▸ PASSAGE GIVEN:

### Video Transcript

In this video, we will learn how to
find the value of a missing side length in a right triangle by choosing the
appropriate trigonometric ratio for a given angle. So what are these trig ratios? When we have a right triangle, we
use the acronym SOHCAHTOA to help us remember the definitions of the trig ratios,
sine, cosine, and tangent. We say that the sin of 𝜃 is equal
to the opposite over the hypotenuse. The cos of angle 𝜃 is equal to the
adjacent side length over the hypotenuse. And the tan of angle 𝜃 is equal to
the opposite side length over the adjacent side length.

But in order to get these ratios
correct, we need to label the triangle correctly. And that means we’ll always
consider which angle we’re using. Here, this is our angle 𝜃. The opposite side is the side
directly opposite the angle concerned. The adjacent side is the side next
to the angle that is not the hypotenuse. And the hypotenuse is always the
longest side of the right triangle. And it’s directly opposite the
right angle. When we’re able to remember the
trig ratios and correctly label our right triangle, we’re ready to start looking at
how to calculate unknown lengths of the right triangle.

Here’s an example where we need to
find a missing side length.

Find 𝑥 in a given figure. Give your answer to two decimal
places.

▸ DATASET EXTRACT:

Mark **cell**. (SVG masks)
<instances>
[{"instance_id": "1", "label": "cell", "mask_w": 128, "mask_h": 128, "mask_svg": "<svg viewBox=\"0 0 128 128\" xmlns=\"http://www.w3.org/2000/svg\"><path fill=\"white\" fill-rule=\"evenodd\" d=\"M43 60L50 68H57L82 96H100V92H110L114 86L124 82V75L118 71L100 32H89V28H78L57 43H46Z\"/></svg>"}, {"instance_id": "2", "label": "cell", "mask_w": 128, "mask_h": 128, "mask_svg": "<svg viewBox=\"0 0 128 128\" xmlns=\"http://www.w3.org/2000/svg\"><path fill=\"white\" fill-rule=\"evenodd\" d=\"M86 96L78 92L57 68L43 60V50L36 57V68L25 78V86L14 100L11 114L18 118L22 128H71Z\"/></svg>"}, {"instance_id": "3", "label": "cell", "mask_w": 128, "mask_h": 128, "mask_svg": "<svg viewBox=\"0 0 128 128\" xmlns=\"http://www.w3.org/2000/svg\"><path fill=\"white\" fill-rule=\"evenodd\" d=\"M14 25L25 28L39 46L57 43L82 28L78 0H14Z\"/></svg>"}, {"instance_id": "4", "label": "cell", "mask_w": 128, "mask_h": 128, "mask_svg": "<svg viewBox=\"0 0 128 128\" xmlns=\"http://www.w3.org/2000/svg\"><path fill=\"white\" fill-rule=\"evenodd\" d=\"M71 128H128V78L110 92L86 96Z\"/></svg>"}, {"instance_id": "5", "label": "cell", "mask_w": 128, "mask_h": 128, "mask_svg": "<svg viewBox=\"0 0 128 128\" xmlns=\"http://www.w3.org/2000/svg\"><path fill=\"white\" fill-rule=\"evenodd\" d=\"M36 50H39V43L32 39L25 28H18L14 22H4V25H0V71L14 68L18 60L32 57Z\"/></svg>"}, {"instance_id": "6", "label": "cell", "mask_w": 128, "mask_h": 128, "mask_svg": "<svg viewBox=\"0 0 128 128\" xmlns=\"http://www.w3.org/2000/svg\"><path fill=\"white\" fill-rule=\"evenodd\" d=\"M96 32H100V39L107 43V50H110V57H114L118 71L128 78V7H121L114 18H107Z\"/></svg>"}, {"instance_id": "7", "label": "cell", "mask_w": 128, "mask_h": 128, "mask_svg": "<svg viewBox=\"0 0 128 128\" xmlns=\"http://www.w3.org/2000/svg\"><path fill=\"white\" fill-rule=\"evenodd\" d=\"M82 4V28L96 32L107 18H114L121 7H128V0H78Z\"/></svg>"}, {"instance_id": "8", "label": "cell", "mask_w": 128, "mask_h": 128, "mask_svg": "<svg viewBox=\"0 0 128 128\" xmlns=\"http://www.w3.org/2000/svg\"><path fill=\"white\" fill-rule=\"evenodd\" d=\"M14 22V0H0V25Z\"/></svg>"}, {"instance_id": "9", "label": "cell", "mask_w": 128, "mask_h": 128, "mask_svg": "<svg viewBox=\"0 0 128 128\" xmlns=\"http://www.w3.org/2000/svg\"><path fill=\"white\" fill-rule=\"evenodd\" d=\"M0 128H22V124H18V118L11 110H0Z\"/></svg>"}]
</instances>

* * *

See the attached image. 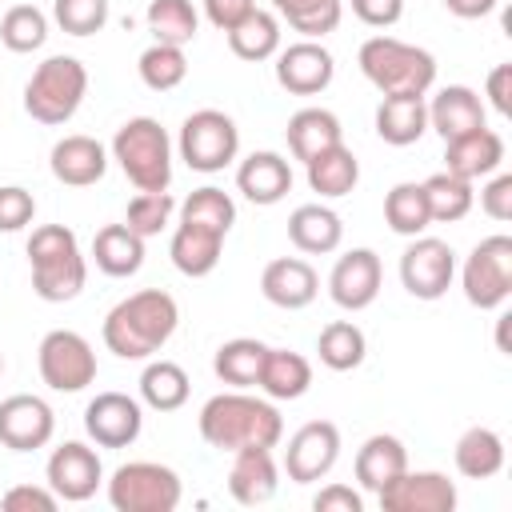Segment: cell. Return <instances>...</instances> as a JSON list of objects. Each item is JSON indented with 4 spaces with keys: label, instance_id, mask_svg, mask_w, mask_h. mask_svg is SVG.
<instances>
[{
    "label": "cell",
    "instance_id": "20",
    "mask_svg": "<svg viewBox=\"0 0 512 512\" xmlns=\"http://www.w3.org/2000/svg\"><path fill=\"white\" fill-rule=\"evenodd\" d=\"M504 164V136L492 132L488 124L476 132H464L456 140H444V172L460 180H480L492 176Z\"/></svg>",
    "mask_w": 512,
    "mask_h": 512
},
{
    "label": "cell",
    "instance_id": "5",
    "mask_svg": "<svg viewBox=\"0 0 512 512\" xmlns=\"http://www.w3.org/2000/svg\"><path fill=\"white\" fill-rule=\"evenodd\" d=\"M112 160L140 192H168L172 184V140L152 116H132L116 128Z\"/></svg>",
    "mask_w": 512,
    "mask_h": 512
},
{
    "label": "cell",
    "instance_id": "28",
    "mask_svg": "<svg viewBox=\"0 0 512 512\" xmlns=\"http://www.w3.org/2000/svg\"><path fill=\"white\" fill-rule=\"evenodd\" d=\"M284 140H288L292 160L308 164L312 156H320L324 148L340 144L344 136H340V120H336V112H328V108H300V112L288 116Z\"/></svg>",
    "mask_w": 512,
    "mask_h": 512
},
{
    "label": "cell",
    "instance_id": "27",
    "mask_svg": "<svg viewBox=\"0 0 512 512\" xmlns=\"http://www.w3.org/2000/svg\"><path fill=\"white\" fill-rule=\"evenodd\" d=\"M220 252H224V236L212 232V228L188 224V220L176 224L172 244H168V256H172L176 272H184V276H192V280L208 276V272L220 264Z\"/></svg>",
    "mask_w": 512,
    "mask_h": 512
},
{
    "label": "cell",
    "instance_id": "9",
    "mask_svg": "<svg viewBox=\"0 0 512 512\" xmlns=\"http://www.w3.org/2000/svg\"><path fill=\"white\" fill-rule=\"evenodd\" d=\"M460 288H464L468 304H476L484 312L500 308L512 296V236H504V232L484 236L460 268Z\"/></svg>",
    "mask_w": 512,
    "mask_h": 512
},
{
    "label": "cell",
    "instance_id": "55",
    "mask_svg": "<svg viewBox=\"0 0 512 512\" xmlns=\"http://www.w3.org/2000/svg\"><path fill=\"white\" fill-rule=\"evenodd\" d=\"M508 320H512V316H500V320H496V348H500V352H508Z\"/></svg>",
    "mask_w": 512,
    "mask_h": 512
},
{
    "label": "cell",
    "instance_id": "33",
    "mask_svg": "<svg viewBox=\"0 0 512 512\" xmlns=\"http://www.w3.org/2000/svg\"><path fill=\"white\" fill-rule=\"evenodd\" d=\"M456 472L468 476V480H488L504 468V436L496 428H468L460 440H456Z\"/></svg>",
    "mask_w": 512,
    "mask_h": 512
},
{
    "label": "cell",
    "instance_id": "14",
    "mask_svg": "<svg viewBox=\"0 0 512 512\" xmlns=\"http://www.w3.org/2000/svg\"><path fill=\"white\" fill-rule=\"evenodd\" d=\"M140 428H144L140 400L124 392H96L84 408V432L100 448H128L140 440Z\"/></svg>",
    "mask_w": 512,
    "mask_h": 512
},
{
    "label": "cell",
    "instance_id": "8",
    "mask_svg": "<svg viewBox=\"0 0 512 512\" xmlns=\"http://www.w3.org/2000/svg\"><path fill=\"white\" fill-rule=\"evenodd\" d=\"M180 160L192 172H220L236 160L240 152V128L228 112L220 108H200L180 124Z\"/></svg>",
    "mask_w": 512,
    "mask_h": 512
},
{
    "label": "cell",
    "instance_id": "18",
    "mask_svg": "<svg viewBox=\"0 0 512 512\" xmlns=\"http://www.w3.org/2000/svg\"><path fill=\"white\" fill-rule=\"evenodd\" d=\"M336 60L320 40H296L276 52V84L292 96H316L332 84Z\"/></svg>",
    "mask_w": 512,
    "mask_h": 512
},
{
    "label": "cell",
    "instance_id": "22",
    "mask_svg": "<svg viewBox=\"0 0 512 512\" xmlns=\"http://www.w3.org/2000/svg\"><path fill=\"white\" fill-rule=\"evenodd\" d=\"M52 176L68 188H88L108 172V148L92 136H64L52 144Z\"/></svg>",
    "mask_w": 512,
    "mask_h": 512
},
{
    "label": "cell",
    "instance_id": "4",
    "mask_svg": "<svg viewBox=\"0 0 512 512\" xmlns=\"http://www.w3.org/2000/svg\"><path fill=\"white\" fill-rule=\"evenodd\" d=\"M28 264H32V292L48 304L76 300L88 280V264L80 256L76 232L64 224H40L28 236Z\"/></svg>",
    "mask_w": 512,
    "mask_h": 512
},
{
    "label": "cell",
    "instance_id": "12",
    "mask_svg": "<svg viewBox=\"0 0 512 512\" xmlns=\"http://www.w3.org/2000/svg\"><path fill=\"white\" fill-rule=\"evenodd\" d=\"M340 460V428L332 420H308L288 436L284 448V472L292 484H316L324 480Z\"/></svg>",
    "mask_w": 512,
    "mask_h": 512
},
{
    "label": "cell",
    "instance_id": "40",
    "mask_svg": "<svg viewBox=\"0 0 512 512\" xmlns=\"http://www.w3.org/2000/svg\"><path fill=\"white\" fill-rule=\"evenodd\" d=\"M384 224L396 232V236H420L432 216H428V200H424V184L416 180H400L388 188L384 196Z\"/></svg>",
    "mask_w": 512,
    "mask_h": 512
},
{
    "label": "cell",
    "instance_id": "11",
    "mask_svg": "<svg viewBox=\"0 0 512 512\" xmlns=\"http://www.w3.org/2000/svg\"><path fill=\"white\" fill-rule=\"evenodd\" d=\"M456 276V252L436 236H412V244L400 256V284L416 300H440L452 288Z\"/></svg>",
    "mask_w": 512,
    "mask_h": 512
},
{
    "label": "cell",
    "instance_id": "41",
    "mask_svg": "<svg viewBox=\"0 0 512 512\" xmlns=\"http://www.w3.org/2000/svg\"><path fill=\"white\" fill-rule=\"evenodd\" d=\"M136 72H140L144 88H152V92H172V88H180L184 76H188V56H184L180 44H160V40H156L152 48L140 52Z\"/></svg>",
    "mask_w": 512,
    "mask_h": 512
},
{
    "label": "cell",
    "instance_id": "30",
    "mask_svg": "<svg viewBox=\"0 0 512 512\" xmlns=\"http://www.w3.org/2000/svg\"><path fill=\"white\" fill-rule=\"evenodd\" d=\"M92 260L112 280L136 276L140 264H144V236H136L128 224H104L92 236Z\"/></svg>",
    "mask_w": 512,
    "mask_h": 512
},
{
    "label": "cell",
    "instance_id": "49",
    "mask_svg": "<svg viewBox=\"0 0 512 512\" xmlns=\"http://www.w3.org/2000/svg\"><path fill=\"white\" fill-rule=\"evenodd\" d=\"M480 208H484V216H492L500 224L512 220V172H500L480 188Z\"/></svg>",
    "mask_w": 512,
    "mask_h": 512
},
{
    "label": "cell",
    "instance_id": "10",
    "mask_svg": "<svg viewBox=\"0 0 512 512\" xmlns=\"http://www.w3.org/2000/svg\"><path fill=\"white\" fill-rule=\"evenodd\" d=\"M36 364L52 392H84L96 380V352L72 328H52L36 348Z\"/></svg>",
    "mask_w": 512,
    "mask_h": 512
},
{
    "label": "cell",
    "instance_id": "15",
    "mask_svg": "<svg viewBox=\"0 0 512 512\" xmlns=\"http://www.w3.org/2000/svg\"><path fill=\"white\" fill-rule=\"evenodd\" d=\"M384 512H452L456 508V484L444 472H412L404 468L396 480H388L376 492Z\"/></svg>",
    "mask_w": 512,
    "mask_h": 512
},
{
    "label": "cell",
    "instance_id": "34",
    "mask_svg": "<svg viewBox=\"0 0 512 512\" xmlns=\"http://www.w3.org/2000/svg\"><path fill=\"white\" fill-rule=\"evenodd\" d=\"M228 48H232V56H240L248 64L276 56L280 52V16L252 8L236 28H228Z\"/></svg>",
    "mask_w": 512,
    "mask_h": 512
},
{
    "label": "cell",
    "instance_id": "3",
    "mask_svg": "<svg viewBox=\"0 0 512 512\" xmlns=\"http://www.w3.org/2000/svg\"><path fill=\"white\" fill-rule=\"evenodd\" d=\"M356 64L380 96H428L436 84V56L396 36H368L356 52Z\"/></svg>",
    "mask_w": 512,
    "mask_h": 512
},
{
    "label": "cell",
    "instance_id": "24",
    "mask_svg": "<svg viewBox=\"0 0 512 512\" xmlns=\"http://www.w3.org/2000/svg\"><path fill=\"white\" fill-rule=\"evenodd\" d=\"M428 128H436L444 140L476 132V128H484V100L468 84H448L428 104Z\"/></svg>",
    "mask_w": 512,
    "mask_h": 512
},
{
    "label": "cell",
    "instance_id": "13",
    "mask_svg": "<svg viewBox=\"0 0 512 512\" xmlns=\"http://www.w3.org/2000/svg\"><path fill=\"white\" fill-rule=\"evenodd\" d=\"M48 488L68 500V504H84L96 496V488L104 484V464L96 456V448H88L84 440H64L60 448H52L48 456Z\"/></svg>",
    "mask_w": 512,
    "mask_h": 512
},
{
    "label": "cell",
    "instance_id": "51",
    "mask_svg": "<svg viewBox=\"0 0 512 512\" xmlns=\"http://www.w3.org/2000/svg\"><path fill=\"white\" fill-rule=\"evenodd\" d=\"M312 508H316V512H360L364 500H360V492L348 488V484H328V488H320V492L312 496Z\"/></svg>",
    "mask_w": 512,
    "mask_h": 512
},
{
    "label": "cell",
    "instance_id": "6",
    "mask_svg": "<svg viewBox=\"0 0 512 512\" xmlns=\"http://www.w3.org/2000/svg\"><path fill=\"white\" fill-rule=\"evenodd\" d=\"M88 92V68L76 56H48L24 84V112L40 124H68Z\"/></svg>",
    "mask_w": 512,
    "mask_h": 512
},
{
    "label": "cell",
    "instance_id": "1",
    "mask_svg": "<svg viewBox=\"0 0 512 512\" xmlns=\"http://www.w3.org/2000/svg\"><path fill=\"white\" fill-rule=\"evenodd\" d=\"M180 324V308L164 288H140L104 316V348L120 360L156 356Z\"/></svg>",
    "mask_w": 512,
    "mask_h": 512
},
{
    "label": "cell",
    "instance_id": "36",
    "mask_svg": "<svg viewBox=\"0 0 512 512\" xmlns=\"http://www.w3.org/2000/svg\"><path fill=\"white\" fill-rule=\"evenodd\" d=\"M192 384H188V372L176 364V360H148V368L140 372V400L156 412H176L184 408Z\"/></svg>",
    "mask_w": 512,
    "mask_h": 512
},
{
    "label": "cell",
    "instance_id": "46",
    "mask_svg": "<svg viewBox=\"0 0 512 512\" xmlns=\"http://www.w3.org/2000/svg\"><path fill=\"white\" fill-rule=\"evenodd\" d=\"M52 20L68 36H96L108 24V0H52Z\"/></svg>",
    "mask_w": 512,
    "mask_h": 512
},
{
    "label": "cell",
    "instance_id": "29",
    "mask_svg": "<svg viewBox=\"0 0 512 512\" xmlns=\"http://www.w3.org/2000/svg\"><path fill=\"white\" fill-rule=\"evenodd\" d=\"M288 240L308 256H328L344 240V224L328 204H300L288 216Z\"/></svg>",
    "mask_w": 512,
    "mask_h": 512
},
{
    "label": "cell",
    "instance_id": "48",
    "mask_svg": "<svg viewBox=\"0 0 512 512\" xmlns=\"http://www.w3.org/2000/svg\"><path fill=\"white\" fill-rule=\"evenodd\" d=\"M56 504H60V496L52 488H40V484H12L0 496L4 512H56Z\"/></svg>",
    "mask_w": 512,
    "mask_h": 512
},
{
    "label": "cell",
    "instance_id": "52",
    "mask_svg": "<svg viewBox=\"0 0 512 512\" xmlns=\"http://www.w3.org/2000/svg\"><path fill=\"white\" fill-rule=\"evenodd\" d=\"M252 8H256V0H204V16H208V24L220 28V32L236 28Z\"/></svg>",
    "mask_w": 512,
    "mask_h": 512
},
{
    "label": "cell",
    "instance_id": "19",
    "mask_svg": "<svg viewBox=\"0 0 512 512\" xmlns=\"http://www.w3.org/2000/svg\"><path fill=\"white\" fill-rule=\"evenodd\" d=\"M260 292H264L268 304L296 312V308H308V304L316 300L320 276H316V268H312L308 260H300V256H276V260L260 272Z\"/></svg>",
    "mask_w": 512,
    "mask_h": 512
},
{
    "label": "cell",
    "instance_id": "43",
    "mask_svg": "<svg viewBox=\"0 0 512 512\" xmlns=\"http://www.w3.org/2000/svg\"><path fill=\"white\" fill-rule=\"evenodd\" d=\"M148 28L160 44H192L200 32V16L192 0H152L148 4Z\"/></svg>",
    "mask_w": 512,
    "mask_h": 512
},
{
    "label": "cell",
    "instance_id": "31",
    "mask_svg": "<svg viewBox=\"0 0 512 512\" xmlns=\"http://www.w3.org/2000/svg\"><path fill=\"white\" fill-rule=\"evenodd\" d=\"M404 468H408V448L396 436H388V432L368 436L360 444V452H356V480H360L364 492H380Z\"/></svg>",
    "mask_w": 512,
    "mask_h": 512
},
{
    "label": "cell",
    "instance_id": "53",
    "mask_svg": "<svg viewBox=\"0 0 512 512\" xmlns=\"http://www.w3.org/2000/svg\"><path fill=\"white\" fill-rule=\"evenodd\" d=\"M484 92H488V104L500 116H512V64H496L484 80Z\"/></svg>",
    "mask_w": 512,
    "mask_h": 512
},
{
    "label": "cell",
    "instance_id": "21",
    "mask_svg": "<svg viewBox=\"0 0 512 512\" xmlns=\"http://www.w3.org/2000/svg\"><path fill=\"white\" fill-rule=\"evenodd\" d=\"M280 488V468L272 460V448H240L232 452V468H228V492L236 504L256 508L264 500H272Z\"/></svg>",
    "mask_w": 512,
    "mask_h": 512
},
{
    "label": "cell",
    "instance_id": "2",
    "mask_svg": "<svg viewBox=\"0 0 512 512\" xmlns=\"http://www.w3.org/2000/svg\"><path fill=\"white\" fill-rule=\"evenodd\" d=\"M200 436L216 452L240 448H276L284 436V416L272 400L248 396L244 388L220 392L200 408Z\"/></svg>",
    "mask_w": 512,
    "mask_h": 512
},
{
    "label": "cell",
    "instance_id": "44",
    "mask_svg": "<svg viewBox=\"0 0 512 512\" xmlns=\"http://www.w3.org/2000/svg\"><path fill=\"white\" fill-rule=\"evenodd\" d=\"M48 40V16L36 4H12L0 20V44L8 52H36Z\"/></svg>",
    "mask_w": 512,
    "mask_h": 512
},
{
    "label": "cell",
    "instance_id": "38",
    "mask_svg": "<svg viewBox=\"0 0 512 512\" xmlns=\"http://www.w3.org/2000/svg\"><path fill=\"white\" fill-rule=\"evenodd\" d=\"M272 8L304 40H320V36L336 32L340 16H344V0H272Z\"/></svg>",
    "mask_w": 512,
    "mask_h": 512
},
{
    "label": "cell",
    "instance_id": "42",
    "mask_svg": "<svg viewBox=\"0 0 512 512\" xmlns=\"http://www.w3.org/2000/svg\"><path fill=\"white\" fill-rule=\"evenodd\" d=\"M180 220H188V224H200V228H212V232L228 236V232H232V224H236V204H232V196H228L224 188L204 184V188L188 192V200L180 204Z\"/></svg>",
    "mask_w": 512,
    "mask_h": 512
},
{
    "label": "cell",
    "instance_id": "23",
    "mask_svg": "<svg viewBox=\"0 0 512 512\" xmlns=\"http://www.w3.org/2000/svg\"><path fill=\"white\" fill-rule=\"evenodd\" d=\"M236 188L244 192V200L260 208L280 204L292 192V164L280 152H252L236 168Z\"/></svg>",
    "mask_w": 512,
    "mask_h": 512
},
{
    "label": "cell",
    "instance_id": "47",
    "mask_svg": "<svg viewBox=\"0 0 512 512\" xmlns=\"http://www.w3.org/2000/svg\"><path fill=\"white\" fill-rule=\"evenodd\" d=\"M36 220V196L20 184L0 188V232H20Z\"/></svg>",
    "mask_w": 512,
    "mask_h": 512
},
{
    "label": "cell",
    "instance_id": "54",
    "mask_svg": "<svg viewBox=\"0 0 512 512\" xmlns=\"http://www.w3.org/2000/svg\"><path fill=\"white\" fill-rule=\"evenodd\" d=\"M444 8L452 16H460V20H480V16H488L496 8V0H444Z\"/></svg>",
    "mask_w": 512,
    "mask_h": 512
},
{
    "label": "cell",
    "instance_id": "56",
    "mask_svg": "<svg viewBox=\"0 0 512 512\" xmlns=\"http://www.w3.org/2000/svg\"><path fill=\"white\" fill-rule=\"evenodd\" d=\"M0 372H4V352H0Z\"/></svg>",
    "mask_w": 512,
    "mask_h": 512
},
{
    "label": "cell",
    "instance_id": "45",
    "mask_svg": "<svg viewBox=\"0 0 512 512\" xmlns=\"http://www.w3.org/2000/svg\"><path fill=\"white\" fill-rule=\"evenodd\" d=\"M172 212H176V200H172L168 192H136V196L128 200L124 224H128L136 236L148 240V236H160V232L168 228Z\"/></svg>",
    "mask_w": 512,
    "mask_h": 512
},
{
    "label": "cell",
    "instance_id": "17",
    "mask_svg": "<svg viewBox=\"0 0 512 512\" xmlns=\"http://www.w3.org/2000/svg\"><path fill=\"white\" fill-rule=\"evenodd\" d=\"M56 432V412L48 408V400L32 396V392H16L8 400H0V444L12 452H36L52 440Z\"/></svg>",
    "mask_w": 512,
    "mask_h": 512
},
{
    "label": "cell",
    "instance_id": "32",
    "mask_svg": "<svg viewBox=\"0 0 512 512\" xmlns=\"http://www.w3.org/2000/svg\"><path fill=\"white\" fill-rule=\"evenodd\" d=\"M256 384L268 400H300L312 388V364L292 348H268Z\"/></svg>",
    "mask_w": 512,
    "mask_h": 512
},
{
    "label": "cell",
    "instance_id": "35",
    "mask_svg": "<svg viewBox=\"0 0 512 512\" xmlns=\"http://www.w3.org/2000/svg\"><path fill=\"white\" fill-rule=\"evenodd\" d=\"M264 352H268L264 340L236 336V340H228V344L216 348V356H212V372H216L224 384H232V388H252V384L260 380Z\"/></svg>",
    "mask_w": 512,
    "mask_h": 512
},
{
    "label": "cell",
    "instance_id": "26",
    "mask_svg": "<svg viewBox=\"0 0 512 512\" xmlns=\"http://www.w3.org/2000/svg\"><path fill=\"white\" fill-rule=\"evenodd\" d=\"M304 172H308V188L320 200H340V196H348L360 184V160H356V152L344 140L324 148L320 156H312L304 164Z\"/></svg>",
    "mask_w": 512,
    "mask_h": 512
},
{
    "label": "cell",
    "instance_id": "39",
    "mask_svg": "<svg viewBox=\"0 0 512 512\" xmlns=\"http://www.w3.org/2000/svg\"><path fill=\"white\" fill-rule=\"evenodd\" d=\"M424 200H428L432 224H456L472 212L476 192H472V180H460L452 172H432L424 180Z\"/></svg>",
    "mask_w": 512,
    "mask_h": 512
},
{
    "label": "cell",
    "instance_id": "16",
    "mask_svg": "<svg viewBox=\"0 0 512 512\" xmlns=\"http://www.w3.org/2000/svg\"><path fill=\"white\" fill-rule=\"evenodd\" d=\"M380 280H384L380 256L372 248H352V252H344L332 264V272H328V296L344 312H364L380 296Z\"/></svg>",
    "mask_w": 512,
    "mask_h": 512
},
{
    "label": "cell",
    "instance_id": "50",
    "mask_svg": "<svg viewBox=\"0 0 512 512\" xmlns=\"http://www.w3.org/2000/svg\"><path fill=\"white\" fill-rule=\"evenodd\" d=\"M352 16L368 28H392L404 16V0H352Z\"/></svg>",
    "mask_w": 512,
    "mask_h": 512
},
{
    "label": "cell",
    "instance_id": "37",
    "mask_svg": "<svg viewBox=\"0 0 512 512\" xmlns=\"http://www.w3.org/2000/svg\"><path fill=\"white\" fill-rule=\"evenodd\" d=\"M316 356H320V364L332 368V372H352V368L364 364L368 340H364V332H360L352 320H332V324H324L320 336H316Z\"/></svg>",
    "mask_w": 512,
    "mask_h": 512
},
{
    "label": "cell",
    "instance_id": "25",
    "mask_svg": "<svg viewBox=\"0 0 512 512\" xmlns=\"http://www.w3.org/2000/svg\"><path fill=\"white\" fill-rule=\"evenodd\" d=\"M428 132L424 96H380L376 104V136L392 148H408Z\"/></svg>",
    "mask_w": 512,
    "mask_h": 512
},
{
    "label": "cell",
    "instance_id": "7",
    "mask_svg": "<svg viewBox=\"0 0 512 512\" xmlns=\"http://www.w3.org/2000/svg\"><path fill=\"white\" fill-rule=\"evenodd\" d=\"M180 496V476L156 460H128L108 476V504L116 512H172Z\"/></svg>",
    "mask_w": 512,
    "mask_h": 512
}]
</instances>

▸ GIVEN REQUEST 1: Name every trigonometric ratio that the video transcript lists.
▸ GIVEN REQUEST 2: Copy the video transcript word for word, starting at the words "But in order" and ending after the words "lengths of the right triangle.".

▸ CORRECT RESULT 1: sine, cosine, tangent

▸ CORRECT RESULT 2:
But in order to get these ratios
correct, we need to label the triangle correctly. And that means we’ll always
consider which angle we’re using. Here, this is our angle 𝜃. The opposite side is the side
directly opposite the angle concerned. The adjacent side is the side next
to the angle that is not the hypotenuse. And the hypotenuse is always the
longest side of the right triangle. And it’s directly opposite the
right angle. When we’re able to remember the
trig ratios and correctly label our right triangle, we’re ready to start looking at
how to calculate unknown lengths of the right triangle.